Loverlies

Jul 19, 2011 08:34

Typhoon today, school was cancelled. Utterly depressing, as today was to be my last day of classes. Had games and prizes and music all prepared for the third years, and now I don't know if we'll get to do it at all, as tomorrow is the closing ceremonies. (And Thursday afternoon is the pick-up date for all of my luggage.) Plus, I need to translate my goodbye speech for tomorrow and my teacher was supposed to help me with that. Asked my teacher about the last class and the speech (maybe I could email it to her or something?) but I haven't heard back yet.

Much sadness.

But at least I did get to read How Something Like Luck You Are by ohquixotica, which is a Kurt/Blaine (Blaine/Kurt?) one-shot that is achingly beautiful. Her tense wavers here and there, but ye gods, it reads like poetry. There's a short bit from the POV of the sky which is the most beautiful thing I've read in a long time. ee cummings-beautiful, no kidding - it in itself should be a poem:

The Sky

Two boys pell-mell and yelp and tumble over pavement and into chain-creak swings and flip their feet up in the air and hurl themselves into motion. And this boy has lost his shoes, and so the other kicks his off and sends them bumpjump across the blacktop like skiprocks, and for this once he doesn't think about scuffs or ruin because the wind goes whistling through his toes like a beachday, that gentle and cool. They swing sometimes together and sometimes in counterpoint, flinging their bodies upward and back in graceful arcs, easy and natural and waterbeautiful and together together together with no words but laughing and shouts like starbursts and shut eyes to breathe hard in.

Then this boy goes sideways, stretchkicks his legs to lock around those otherboy ankles, and he pulls in til their chains twist up and their knees lock together and their breath locks together and the kiss is a good one, sweet and deep and still as lakewater and not one soul anywhere on earth is looking. They are invisible under the humming stars. And it's delicious because even the crickets are quiet and the lawns of the stoic cross-street houses yawn open, clean and empty like hands in supplication, and everything stops to pray for this for once just for this kind of quiet.

Here, here, come gentle now, put your head on his heart and listen, boy. You are darling and somebody in love like this made you once, and wished for you a mostexactly moment like this. Gentle, gentle, breathe him in he is moss and damp ground and sun on earth. Put your kisses there, in the crook of his neck and the divot above his lips and kiss the eyelashes, too, and the brow.
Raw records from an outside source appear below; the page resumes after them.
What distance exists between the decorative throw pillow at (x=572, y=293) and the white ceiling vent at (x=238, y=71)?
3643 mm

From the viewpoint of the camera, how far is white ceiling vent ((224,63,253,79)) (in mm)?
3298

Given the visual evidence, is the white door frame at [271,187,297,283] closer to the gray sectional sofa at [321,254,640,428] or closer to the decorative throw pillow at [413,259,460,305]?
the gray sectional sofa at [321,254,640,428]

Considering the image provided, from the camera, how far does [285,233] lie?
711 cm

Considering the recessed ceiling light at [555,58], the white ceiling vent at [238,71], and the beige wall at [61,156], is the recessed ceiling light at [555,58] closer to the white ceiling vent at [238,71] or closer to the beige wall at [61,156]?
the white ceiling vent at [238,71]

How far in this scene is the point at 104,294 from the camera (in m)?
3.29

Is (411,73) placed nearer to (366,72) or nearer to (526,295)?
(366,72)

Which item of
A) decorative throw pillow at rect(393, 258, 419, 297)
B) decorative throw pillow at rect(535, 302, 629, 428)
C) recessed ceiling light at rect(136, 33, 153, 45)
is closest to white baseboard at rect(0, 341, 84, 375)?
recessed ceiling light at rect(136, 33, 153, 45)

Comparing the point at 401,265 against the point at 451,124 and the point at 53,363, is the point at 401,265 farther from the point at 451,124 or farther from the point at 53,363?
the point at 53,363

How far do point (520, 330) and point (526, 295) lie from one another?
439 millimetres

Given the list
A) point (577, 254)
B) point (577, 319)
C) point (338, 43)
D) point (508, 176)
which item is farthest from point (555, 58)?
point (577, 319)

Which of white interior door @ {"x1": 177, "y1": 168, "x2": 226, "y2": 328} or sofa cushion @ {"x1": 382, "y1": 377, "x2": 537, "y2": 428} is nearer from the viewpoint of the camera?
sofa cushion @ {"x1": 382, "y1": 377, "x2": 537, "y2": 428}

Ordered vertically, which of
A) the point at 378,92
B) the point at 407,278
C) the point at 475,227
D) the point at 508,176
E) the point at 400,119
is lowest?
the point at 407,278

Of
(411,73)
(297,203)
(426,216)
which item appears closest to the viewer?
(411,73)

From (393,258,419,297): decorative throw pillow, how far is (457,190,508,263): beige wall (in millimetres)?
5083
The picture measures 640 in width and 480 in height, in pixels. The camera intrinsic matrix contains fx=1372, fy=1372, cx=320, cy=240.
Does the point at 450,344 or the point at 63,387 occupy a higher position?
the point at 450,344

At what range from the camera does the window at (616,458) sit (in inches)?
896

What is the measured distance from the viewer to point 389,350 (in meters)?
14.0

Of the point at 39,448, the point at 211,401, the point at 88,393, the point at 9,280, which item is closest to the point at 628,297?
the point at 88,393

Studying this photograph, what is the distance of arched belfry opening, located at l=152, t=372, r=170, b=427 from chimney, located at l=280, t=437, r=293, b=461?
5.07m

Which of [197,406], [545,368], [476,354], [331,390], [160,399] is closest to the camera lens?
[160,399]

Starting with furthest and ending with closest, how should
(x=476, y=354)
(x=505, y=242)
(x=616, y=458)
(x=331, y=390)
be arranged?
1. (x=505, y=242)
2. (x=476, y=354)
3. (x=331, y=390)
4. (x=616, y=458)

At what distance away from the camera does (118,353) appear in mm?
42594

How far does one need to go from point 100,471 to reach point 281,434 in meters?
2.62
Go down slow, slide there, back to his heart, and tell him you hear it beat beat behind there like a giant under the ribs. Let him hold your chains and rock you watersoft through the whirl of nightsparking bugs let the chains groan on their rusty hinges they will hold you up until you twist apart but not yet, let not-go just yet, hold here together a little while it is so deepquiet and so still like it's never still and do you feel it now, boy, how something like luck you are?

(Have I mentioned that I love Blaine? Because I do. And my friends here who are into Glee think he's boring, but I love him, dashing and dapper and bright and cheerful and silly and confident-bordering-on-cocky, and almost-but-not-quite-a-man-yet that he is. A Prince Charming who wears pink sunglasses and too much hair gel, who jumps on tables and sings highly inappropriate songs, with all the head-smarts and none of the heart-smarts. Oh, and the blazer. I adore him.)